§ INSTRUCTIONS TO FOLLOW
In the records below, the relevant part opens with the line containing "Label granularity: sequence-level." and closes with the line containing "scientific name: Odocoileus hemionus"; print that part exactly and only, without its pictures.

++++ GIVEN DATA

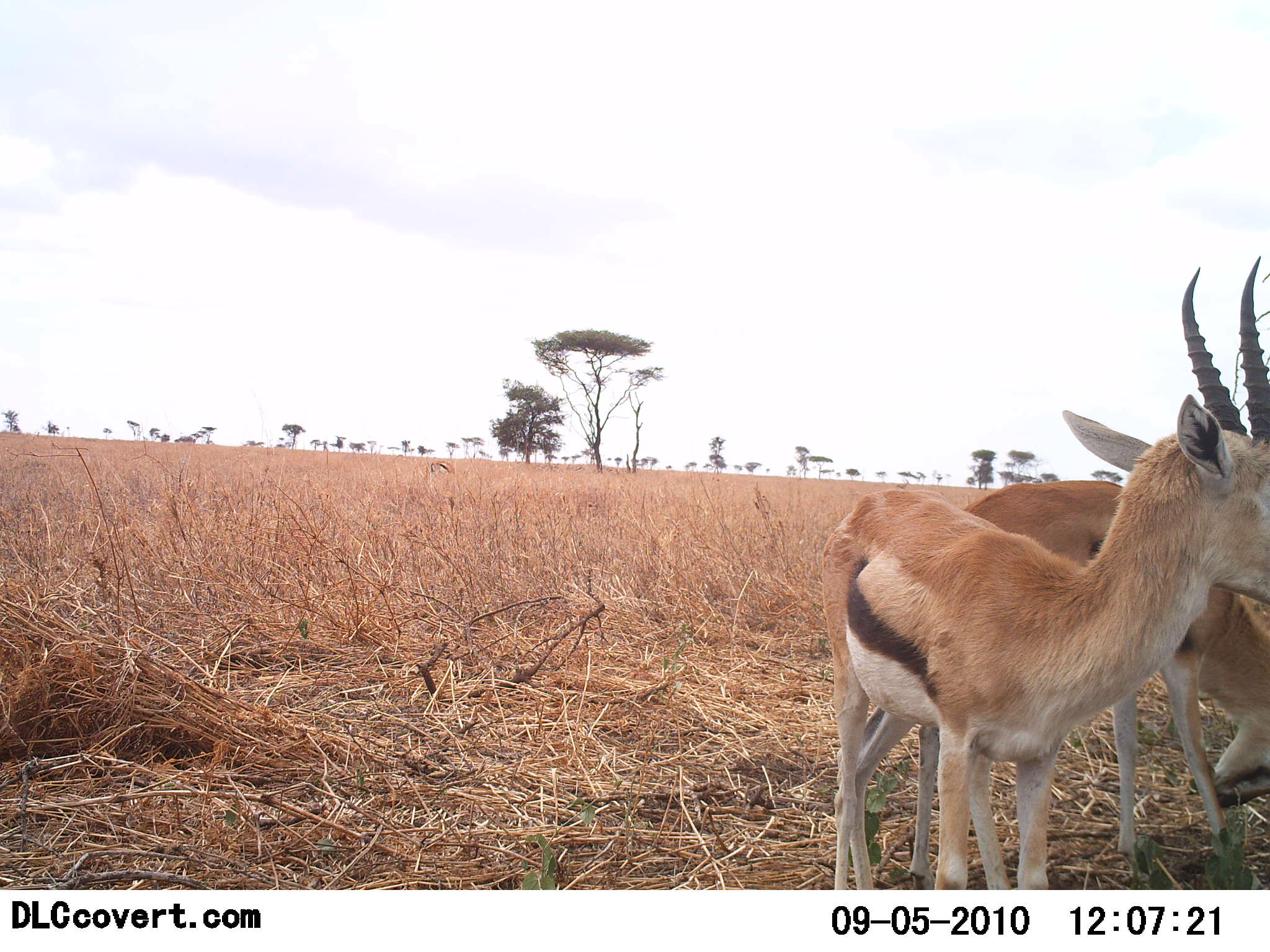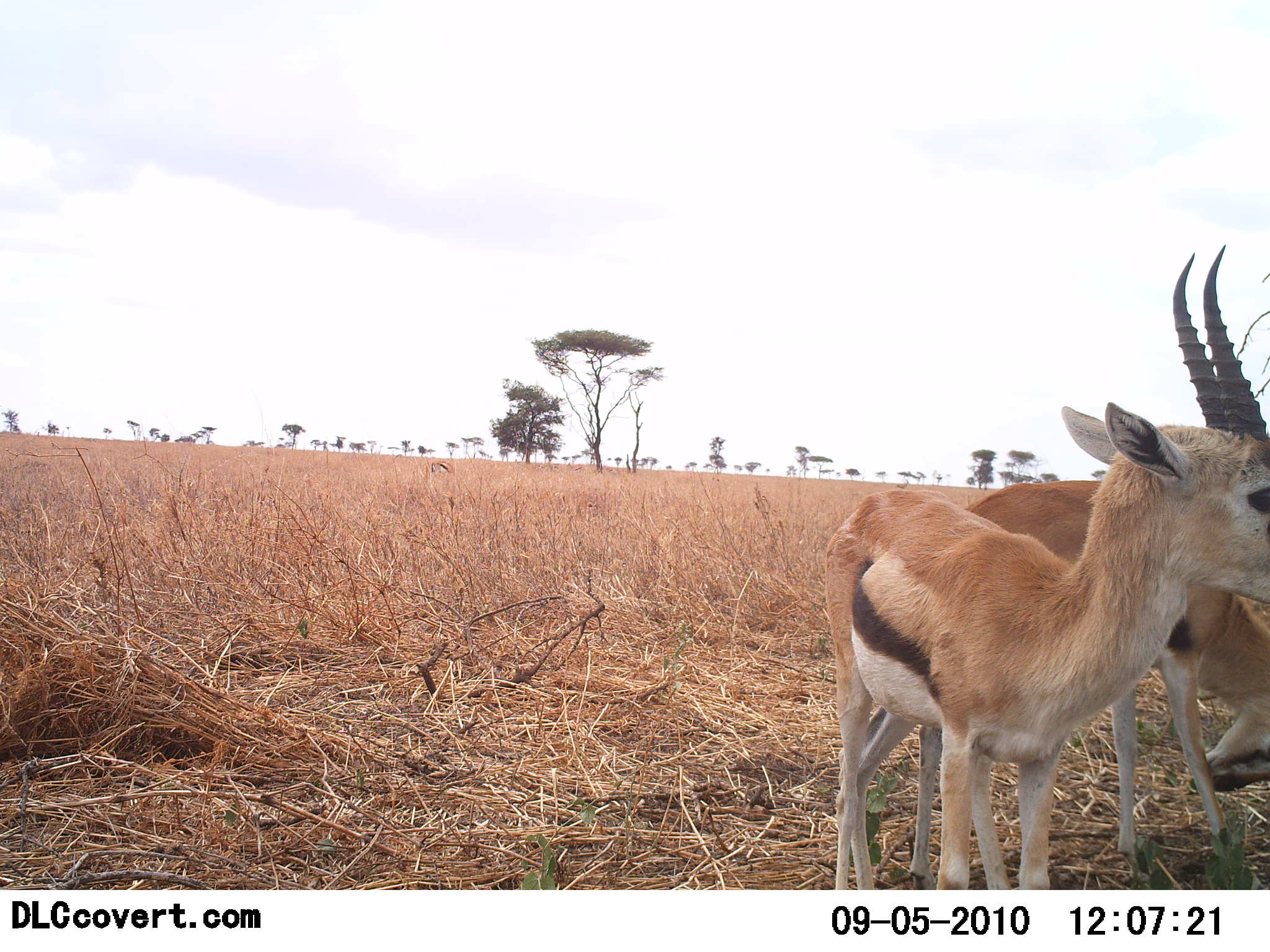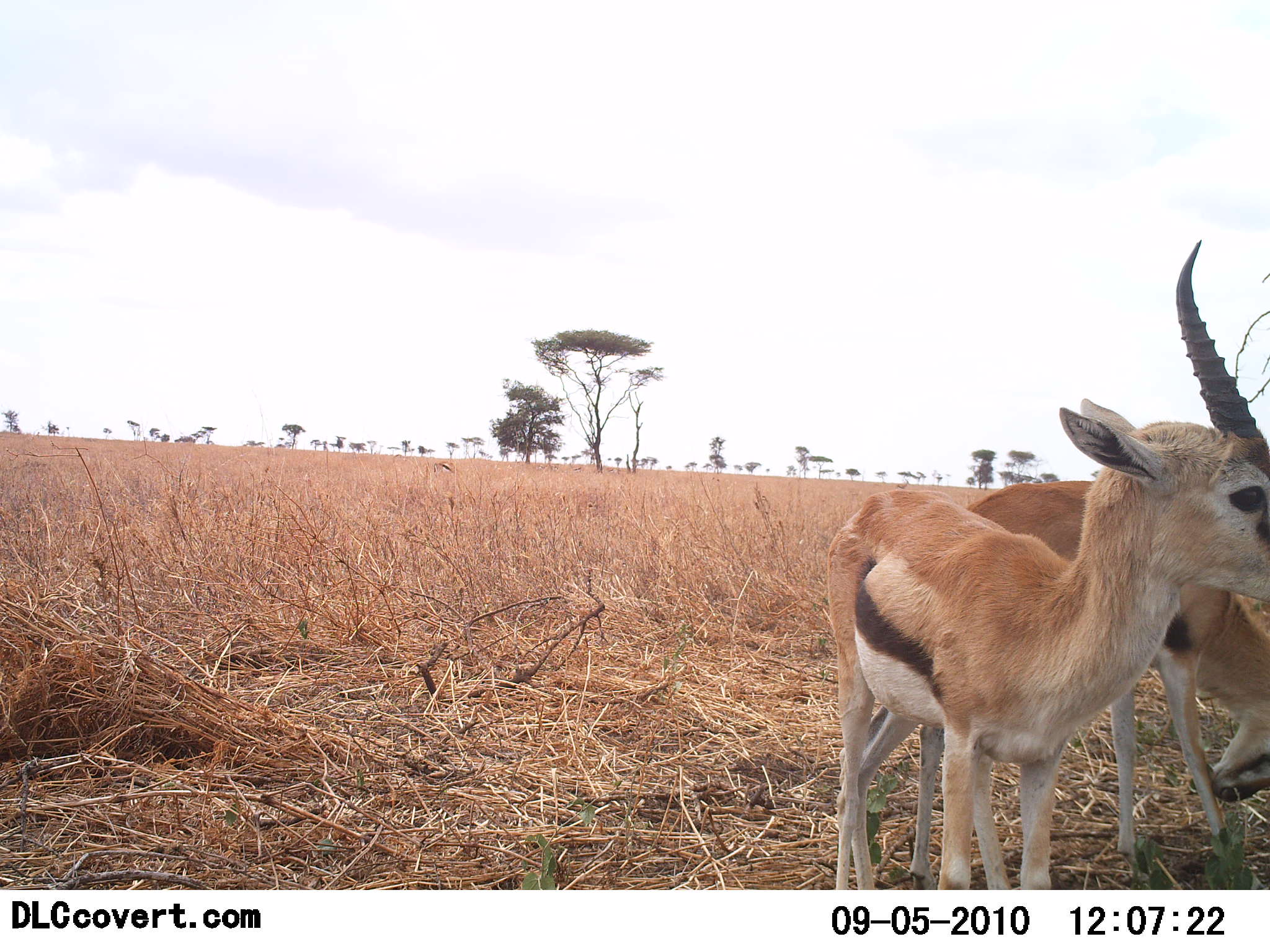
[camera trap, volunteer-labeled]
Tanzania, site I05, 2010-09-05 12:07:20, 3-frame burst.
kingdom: Animalia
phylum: Chordata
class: Mammalia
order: Artiodactyla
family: Bovidae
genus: Eudorcas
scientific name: Eudorcas thomsonii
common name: thomson's gazelle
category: gazellethomsons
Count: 2.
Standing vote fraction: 90%.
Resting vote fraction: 10%.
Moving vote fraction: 0%.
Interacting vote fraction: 20%.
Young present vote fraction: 0%.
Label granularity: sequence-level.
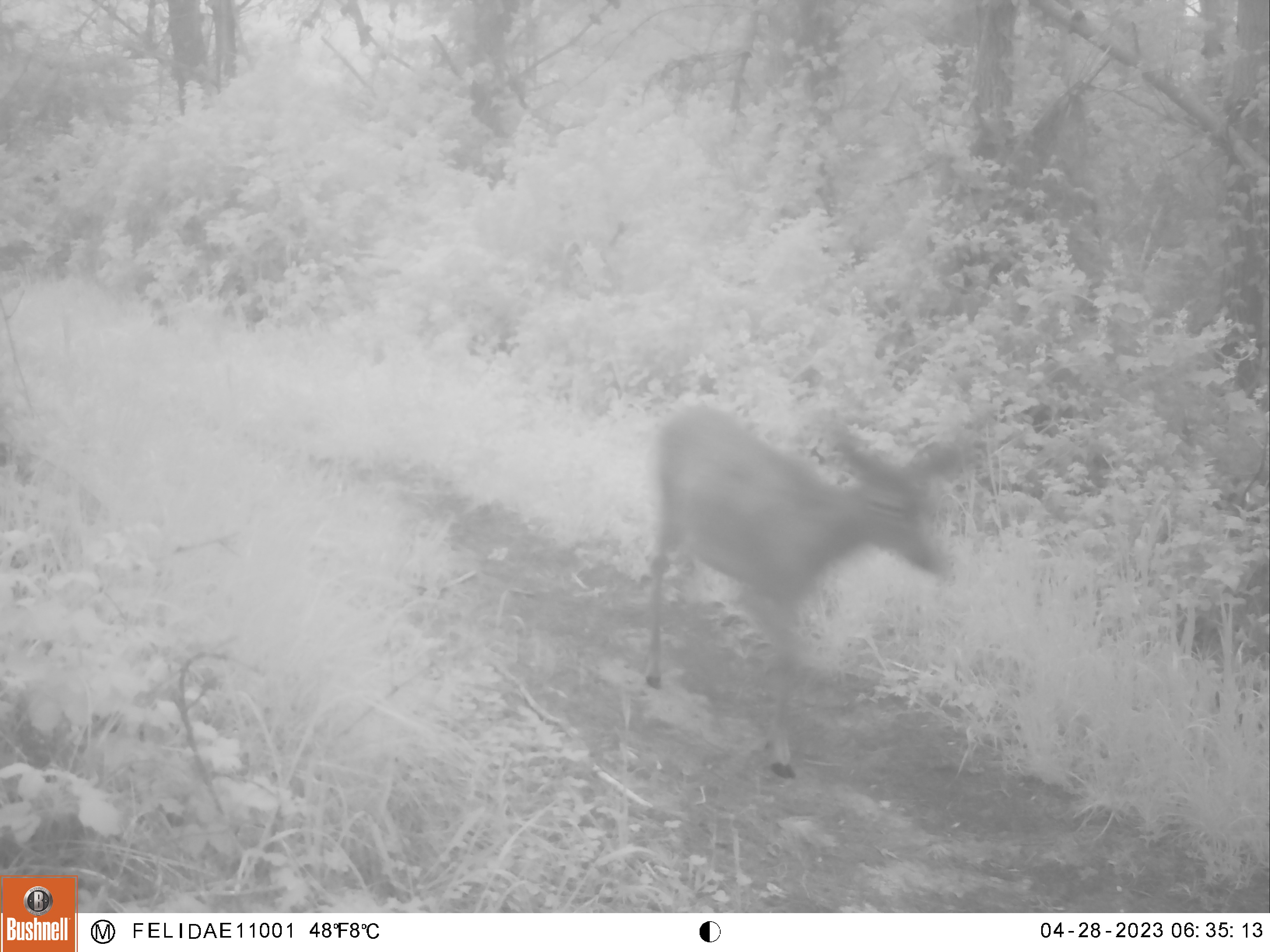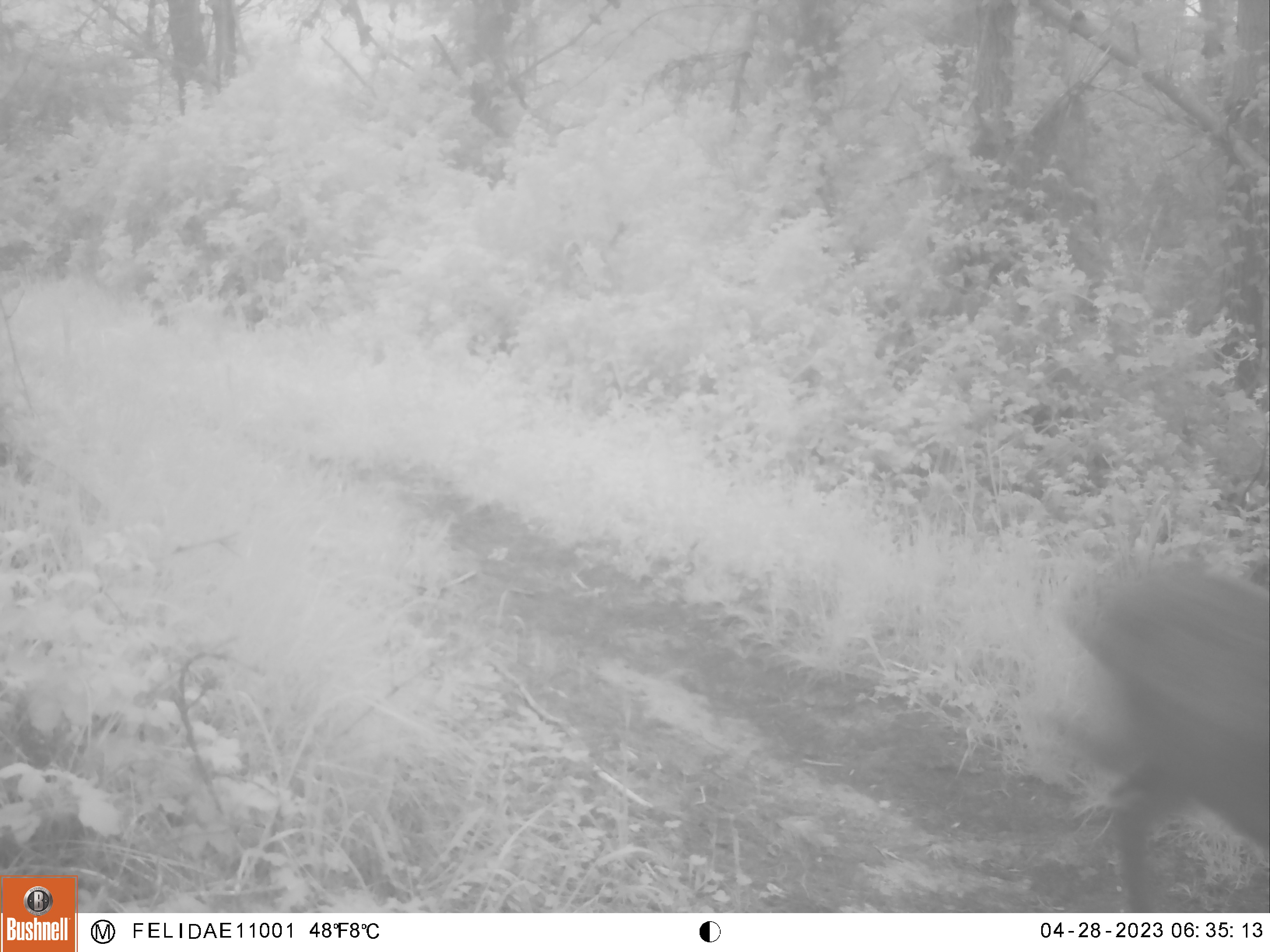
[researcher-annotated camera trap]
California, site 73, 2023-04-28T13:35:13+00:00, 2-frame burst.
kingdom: Animalia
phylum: Chordata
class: Mammalia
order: Artiodactyla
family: Cervidae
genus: Odocoileus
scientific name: Odocoileus hemionus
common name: mule deer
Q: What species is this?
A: Mule deer (Odocoileus hemionus).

++++++++

§ ANSWER FOR THIS EXERCISE
Label granularity: sequence-level.
[researcher-annotated camera trap]
California, site 73, 2023-04-28T13:35:13+00:00, 2-frame burst.
kingdom: Animalia
phylum: Chordata
class: Mammalia
order: Artiodactyla
family: Cervidae
genus: Odocoileus
scientific name: Odocoileus hemionus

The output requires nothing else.